- _WHAT IS BEING ASKED_:
Render each line of the data below as an item in a numbered list, skipping any blank lines.

- _GIVEN DATA_:
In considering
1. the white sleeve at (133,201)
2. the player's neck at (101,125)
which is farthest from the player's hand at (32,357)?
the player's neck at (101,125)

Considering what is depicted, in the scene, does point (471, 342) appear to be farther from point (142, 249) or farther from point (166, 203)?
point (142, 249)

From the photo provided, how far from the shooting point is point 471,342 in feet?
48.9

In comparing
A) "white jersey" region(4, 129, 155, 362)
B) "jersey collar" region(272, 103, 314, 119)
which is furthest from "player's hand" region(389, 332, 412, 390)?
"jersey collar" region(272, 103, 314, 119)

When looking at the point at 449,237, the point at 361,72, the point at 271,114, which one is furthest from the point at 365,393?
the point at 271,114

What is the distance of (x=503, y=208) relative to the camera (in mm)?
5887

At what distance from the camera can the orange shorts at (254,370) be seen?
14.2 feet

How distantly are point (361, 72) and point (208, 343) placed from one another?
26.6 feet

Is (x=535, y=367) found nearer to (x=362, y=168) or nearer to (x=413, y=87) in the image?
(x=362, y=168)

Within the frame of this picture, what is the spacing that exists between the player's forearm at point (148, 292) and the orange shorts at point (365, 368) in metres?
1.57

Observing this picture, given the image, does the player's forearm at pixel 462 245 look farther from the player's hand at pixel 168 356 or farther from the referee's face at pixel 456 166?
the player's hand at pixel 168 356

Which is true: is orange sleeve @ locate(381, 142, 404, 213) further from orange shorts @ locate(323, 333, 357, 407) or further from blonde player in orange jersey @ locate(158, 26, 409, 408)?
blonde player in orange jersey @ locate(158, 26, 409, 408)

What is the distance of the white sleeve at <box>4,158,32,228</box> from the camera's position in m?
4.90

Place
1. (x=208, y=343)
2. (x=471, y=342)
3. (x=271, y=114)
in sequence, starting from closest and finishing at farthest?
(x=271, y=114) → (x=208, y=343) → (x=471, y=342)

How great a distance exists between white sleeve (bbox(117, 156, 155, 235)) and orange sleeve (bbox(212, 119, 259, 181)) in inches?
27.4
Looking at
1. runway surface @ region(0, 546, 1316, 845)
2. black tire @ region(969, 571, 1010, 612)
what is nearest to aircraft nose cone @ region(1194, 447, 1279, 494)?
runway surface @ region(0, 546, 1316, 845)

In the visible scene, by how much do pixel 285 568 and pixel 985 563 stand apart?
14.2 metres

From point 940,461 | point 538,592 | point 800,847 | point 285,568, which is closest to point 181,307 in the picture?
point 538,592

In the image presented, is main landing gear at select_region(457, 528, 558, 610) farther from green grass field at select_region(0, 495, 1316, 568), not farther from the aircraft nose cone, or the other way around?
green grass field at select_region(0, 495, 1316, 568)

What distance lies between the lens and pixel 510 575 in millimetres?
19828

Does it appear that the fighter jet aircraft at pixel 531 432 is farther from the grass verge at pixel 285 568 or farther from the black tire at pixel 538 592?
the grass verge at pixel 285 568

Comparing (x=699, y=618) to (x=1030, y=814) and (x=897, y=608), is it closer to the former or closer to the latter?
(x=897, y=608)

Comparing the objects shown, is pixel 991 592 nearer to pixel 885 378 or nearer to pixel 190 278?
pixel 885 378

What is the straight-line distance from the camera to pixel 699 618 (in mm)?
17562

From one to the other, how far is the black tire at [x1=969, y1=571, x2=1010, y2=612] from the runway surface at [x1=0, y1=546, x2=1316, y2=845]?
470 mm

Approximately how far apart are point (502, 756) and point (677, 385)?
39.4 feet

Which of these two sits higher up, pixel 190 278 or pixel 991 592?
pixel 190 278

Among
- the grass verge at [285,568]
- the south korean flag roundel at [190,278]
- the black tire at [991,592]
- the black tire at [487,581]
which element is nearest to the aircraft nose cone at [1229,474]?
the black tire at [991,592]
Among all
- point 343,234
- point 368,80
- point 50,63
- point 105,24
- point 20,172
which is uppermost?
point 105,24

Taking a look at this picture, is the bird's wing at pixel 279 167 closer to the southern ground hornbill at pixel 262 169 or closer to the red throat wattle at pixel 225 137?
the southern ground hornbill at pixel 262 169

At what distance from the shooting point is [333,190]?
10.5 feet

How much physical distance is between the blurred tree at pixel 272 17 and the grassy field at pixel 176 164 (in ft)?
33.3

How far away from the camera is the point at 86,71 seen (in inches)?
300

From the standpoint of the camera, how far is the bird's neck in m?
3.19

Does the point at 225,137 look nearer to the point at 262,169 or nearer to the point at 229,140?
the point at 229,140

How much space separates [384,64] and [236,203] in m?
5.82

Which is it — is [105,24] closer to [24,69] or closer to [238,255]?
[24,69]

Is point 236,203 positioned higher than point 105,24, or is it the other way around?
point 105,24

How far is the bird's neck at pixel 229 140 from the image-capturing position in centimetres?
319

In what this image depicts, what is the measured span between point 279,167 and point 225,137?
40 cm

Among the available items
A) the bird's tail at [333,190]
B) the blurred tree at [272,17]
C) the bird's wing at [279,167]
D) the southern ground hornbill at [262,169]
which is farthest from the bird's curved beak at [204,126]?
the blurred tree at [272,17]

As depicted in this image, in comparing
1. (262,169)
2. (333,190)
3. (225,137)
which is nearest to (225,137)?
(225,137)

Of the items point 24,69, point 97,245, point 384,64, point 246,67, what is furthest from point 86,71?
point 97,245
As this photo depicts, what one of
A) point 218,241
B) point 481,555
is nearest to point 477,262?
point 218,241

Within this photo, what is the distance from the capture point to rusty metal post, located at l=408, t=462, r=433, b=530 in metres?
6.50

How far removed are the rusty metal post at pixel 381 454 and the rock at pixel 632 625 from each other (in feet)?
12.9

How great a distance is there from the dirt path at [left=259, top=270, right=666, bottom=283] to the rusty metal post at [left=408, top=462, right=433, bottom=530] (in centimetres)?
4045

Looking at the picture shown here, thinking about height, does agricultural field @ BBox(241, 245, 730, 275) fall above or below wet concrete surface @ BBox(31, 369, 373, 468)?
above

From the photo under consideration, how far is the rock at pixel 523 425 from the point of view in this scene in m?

- _COMPLETED EXERCISE_:
1. In considering
2. 1. the white sleeve at (133,201)
3. 2. the player's neck at (101,125)
4. which is farthest from the player's hand at (32,357)?
5. the player's neck at (101,125)
6. Considering what is depicted, in the scene, does point (471, 342) appear to be farther from point (142, 249) or farther from point (166, 203)?
7. point (142, 249)
8. From the photo provided, how far from the shooting point is point 471,342 in feet?
9. 48.9
10. In comparing
11. A) "white jersey" region(4, 129, 155, 362)
12. B) "jersey collar" region(272, 103, 314, 119)
13. which is furthest from "player's hand" region(389, 332, 412, 390)?
14. "jersey collar" region(272, 103, 314, 119)
15. When looking at the point at 449,237, the point at 361,72, the point at 271,114, which one is furthest from the point at 365,393?
16. the point at 271,114
17. What is the distance of (x=503, y=208) relative to the camera (in mm)?
18. 5887
19. At what distance from the camera can the orange shorts at (254,370) be seen?
20. 14.2 feet
21. How distantly are point (361, 72) and point (208, 343) placed from one another?
22. 26.6 feet
23. Is (x=535, y=367) found nearer to (x=362, y=168) or nearer to (x=413, y=87) in the image?
24. (x=362, y=168)
25. Within the frame of this picture, what is the spacing that exists between the player's forearm at point (148, 292) and the orange shorts at point (365, 368) in metres?
26. 1.57
27. Observing this picture, given the image, does the player's forearm at pixel 462 245 look farther from the player's hand at pixel 168 356 or farther from the referee's face at pixel 456 166?
28. the player's hand at pixel 168 356
29. Which is true: is orange sleeve @ locate(381, 142, 404, 213) further from orange shorts @ locate(323, 333, 357, 407) or further from blonde player in orange jersey @ locate(158, 26, 409, 408)?
30. blonde player in orange jersey @ locate(158, 26, 409, 408)
31. What is the distance of the white sleeve at <box>4,158,32,228</box> from the camera's position in m?
32. 4.90
33. Place
34. 1. (x=208, y=343)
35. 2. (x=471, y=342)
36. 3. (x=271, y=114)
37. in sequence, starting from closest and finishing at farthest?
38. (x=271, y=114) → (x=208, y=343) → (x=471, y=342)
39. How great a distance exists between white sleeve (bbox(117, 156, 155, 235)) and orange sleeve (bbox(212, 119, 259, 181)) in inches?
40. 27.4
41. Looking at
42. 1. runway surface @ region(0, 546, 1316, 845)
43. 2. black tire @ region(969, 571, 1010, 612)
44. what is nearest to aircraft nose cone @ region(1194, 447, 1279, 494)?
45. runway surface @ region(0, 546, 1316, 845)
46. In the visible scene, by how much do pixel 285 568 and pixel 985 563 stand apart?
47. 14.2 metres
48. From point 940,461 | point 538,592 | point 800,847 | point 285,568, which is closest to point 181,307 in the picture?
49. point 538,592
50. In the image presented, is main landing gear at select_region(457, 528, 558, 610) farther from green grass field at select_region(0, 495, 1316, 568), not farther from the aircraft nose cone, or the other way around?
51. green grass field at select_region(0, 495, 1316, 568)
52. What distance lies between the lens and pixel 510 575 in millimetres?
53. 19828
54. Does it appear that the fighter jet aircraft at pixel 531 432 is farther from the grass verge at pixel 285 568 or farther from the black tire at pixel 538 592?
55. the grass verge at pixel 285 568
56. Comparing (x=699, y=618) to (x=1030, y=814) and (x=897, y=608), is it closer to the former or closer to the latter?
57. (x=897, y=608)
58. Comparing the objects shown, is pixel 991 592 nearer to pixel 885 378 or nearer to pixel 190 278?
59. pixel 885 378
60. What is the straight-line distance from the camera to pixel 699 618 (in mm)?
61. 17562
62. From one to the other, how far is the black tire at [x1=969, y1=571, x2=1010, y2=612] from the runway surface at [x1=0, y1=546, x2=1316, y2=845]?
63. 470 mm
64. Approximately how far apart are point (502, 756) and point (677, 385)?
65. 39.4 feet
66. Which of these two sits higher up, pixel 190 278 or pixel 991 592?
67. pixel 190 278
68. Among
69. - the grass verge at [285,568]
70. - the south korean flag roundel at [190,278]
71. - the black tire at [991,592]
72. - the black tire at [487,581]
73. which element is nearest to the aircraft nose cone at [1229,474]?
74. the black tire at [991,592]
75. Among all
76. - point 343,234
77. - point 368,80
78. - point 50,63
79. - point 105,24
80. - point 20,172
81. which is uppermost?
82. point 105,24
83. Taking a look at this picture, is the bird's wing at pixel 279 167 closer to the southern ground hornbill at pixel 262 169 or closer to the red throat wattle at pixel 225 137?
84. the southern ground hornbill at pixel 262 169
85. At what distance from the shooting point is [333,190]?
86. 10.5 feet
87. How much physical distance is between the blurred tree at pixel 272 17 and the grassy field at pixel 176 164 (in ft)?
88. 33.3
89. How far away from the camera is the point at 86,71 seen (in inches)?
90. 300
91. From the standpoint of the camera, how far is the bird's neck in m?
92. 3.19
93. Does the point at 225,137 look nearer to the point at 262,169 or nearer to the point at 229,140?
94. the point at 229,140
95. How much space separates [384,64] and [236,203] in m?
96. 5.82
97. Which is it — is [105,24] closer to [24,69] or closer to [238,255]?
98. [24,69]
99. Is point 236,203 positioned higher than point 105,24, or is it the other way around?
100. point 105,24
101. How far is the bird's neck at pixel 229 140 from the image-capturing position in centimetres?
102. 319
103. In what this image depicts, what is the measured span between point 279,167 and point 225,137?
104. 40 cm
105. Among the available items
106. A) the bird's tail at [333,190]
107. B) the blurred tree at [272,17]
108. C) the bird's wing at [279,167]
109. D) the southern ground hornbill at [262,169]
110. which is farthest from the bird's curved beak at [204,126]?
111. the blurred tree at [272,17]
112. As depicted in this image, in comparing
113. 1. (262,169)
114. 2. (333,190)
115. 3. (225,137)
116. which is nearest to (225,137)?
117. (225,137)
118. Of the items point 24,69, point 97,245, point 384,64, point 246,67, what is furthest from point 86,71?
119. point 97,245
120. As this photo depicts, what one of
121. A) point 218,241
122. B) point 481,555
123. is nearest to point 477,262?
124. point 218,241
125. Within this photo, what is the distance from the capture point to rusty metal post, located at l=408, t=462, r=433, b=530 in metres?
126. 6.50
127. How far removed are the rusty metal post at pixel 381 454 and the rock at pixel 632 625 from each other (in feet)?
128. 12.9
129. How great a distance is there from the dirt path at [left=259, top=270, right=666, bottom=283] to the rusty metal post at [left=408, top=462, right=433, bottom=530] (in centimetres)?
130. 4045
131. Looking at the picture shown here, thinking about height, does agricultural field @ BBox(241, 245, 730, 275) fall above or below wet concrete surface @ BBox(31, 369, 373, 468)?
132. above
133. From the photo under consideration, how far is the rock at pixel 523 425 from the point of view in this scene in m?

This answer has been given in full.